Otherwise known as no mid-major program can serve two masters…
Memphis is coming off its best five-year stretch in program history, which includes an AAC championship in 2014.
Success, however, hasn’t kept the program immune from attendance problems that have plagued college football. While NCAA attendance figures haven’t been released from 2018, attendance in 2017 had its largest drop in 34 years.
It’s something Bowen knows firsthand as a member of the NCAA Division I Football Oversight Committee. While he felt this season was a solid year attendance wise, he knows that Memphis and other schools are competing with fans who seek cheaper options to watch games and have more games to watch on television.
He added there have been discussions about bringing back pregame activities to add to the Tiger Walk and continuing to push fans to purchase season tickets. Bowen did not say what those activities would be.
“It’s critical for us to keep aggressively marketing, aggressively pushing forward, re-evaluating what worked and what didn’t work,” said Bowen, “We’re going to do some dynamic ticket pricing this season which we haven’t done in the past which we’ll announce soon.”
Declining attendance is another reason the AAC has pushed for a better media rights deal when the current one expires in 2020. Memphis president David Rudd is a part of the negotiations with AAC commissioner Mike Aresco, and the conference is in an exclusive negotiating window with ESPN, according to an interview Bowen did with Sports56 WHBQ on Monday
With seven of the 12 AAC schools reporting a decrease in attendance from the 2018 season, there’s hope that revenue from a new deal will easily exceed the $2 million each school is currently receiving.
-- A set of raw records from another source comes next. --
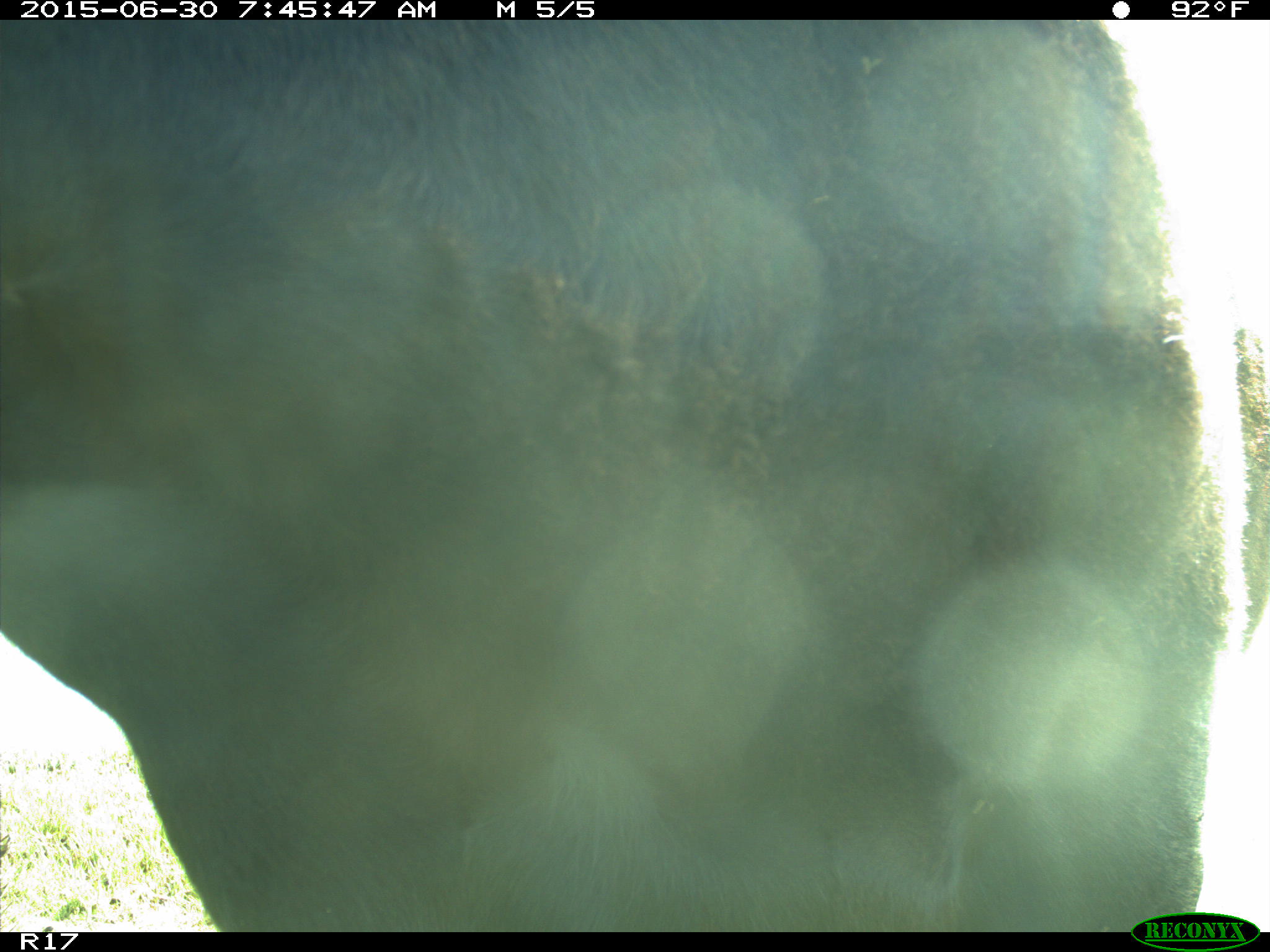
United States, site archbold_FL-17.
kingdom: Animalia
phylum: Chordata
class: Mammalia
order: Artiodactyla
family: Bovidae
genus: Bos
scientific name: Bos taurus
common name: domestic cow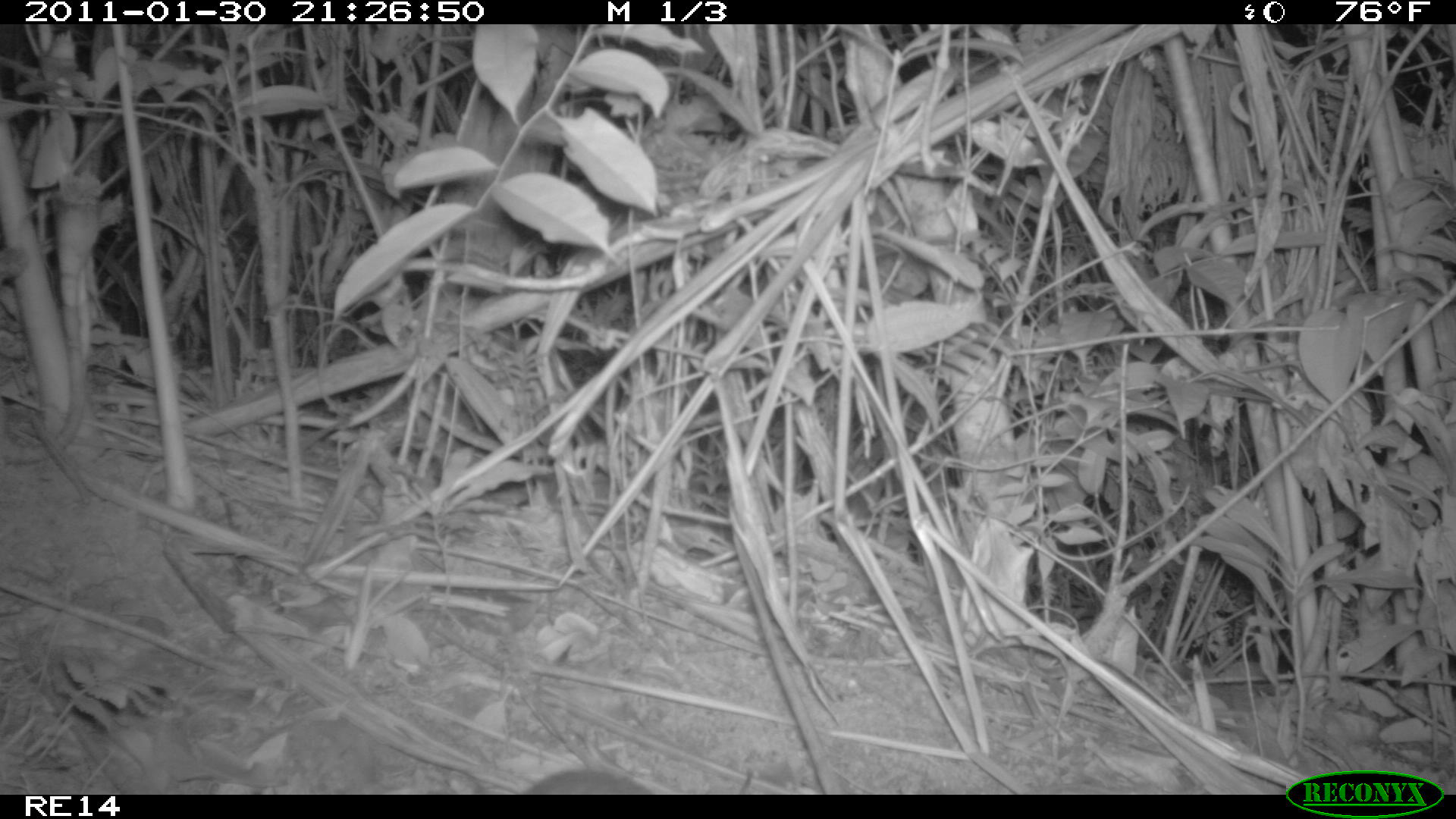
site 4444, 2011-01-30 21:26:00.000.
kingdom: Animalia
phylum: Chordata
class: Mammalia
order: Afrosoricida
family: Tenrecidae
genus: Setifer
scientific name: Setifer setosus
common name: greater hedgehog tenrec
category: setifer sp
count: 1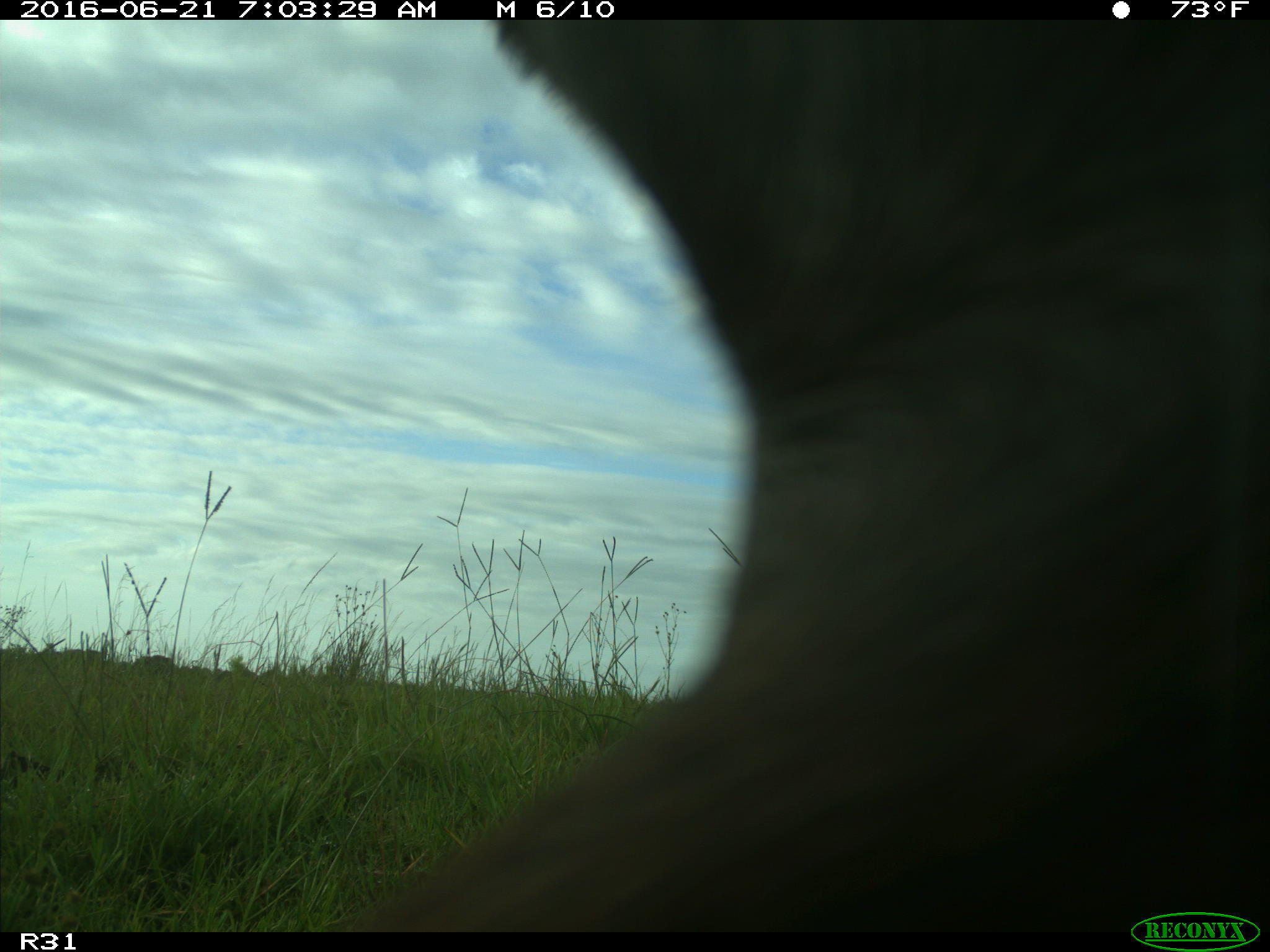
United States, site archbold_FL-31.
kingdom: Animalia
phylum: Chordata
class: Mammalia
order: Artiodactyla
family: Bovidae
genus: Bos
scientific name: Bos taurus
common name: domestic cow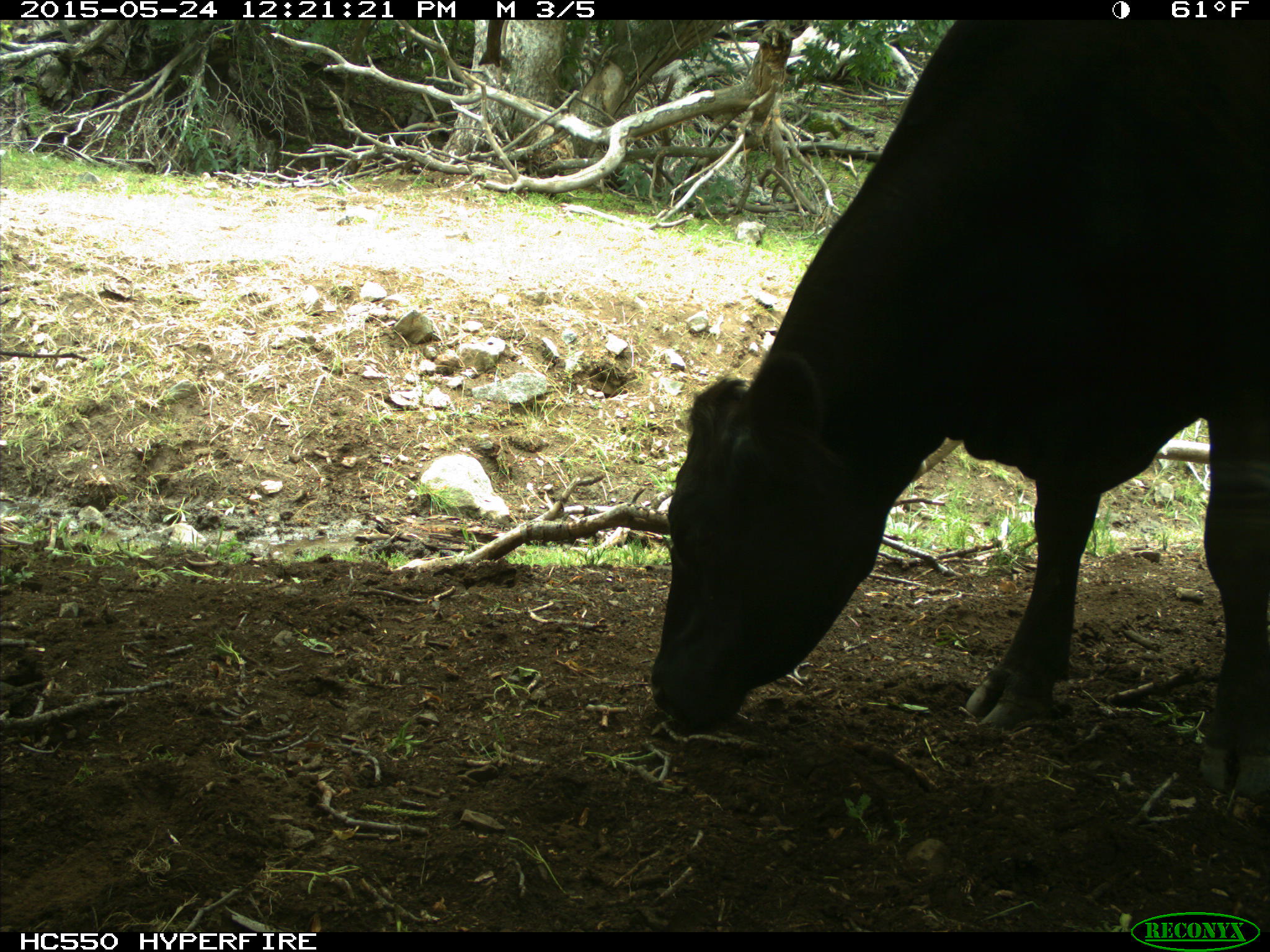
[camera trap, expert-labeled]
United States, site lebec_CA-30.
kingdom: Animalia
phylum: Chordata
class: Mammalia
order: Artiodactyla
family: Bovidae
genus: Bos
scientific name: Bos taurus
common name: domestic cow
“If you’re going to have a situation where you sell all your media rights, you need to be compensated in a way that it helps offset loss of ticket revenue, so that’s why our media deal is really important for the AAC because my colleagues are seeing the same thing,” Bowen said.
All the aggressive marketing in the world isn’t going to offset shitty start times that depress live crowd numbers imposed on you by your broadcast partner, dude. And you’ll have no choice but to become even more dependent on Mickey’s money as your attendance numbers continue to decline. That’s what constitutes tradition in today’s college football world.